Probing the oligomeric state and interaction surface of Fukutin Transmembrane Domain in lipid bilayer via Molecular Dynamics simulations

Syma Khalid, Philip Williamson (Investigators), Daniel Holdbrook, Jamie Parkin, Nils Berglund, Yuk Leung

Fukutin Transmembrane Domain (FK1TMD) is localised to the endoplasmic reticulum or Golgi Apparatus within the cell where it is believed to function as a glycosyltransferase. Its localisation within the cell is thought to be mediated by the interaction of its N-terminal transmembrane domain with the lipid bilayers surrounding these compartments, each of which possess a distinctive lipid composition. Studies have revealed that the N-terminal transmembrane domain of FK1TMD exists as dimer within dilauroylphosphatidylcholine bilayers and this interaction is driven by interactions between a characteristic TXXSS motif. Furthermore residues close to the N-terminus that have previously been shown to play a key role in the clustering of lipids are shown to play a key role in anchoring the protein in the membrane.

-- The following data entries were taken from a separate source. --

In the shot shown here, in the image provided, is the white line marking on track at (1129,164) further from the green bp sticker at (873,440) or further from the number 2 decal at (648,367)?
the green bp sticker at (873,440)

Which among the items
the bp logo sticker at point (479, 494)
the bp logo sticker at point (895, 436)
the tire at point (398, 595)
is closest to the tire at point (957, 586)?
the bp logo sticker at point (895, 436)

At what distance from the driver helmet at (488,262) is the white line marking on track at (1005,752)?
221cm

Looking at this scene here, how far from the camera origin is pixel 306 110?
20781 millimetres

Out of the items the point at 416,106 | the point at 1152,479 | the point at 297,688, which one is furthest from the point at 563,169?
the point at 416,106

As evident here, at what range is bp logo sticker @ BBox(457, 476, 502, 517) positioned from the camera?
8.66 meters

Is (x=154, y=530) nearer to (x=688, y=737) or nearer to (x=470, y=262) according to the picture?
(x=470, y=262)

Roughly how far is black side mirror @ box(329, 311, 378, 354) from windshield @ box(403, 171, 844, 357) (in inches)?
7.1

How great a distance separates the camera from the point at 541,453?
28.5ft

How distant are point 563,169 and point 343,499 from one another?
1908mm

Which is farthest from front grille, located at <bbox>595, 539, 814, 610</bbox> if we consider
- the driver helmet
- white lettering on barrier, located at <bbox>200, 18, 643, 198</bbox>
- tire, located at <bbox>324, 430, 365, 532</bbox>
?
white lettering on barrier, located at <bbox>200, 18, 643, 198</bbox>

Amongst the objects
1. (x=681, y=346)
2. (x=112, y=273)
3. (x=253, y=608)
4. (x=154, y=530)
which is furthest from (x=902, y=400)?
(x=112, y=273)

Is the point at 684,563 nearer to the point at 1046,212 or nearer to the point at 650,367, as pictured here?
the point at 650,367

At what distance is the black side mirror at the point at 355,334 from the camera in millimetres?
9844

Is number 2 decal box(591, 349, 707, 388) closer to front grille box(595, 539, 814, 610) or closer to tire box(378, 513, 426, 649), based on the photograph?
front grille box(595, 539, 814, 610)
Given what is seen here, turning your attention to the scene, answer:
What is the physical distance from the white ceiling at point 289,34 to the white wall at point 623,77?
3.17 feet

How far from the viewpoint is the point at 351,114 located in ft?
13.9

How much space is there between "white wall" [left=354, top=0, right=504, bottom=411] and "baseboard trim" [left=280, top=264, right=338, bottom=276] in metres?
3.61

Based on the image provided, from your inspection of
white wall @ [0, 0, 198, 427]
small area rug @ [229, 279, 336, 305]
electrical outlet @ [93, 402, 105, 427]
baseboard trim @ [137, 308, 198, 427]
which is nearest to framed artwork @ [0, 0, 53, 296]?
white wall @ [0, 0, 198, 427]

THE NORM MATE TRANSPORTER FROM N. GONORRHEAE: INSIGHTS INTO DRUG & ION BINDING FROM ATOMISTIC MOLECULAR DYNAMICS SIMULATIONS

Syma Khalid (Investigator), Daniel Holdbrook, Thomas Piggot, Yuk Leung

The multidrug and toxic compound extrusion (MATE) transporters extrude a wide variety of substrates out of both mammalian and bacterial cells via the electrochemical gradient of protons and cations across the membrane. Multiple atomistic simulation are performed on a MATE transporter, NorM from Neisseria gonorrheae (NorM_NG) and NorM from Vibrio cholera (NorM_VC). These simulations have allowed us to identify the nature of the drug-protein/ion-protein interactions, and secondly determine how these interactions contribute to the conformational rearrangements of the protein.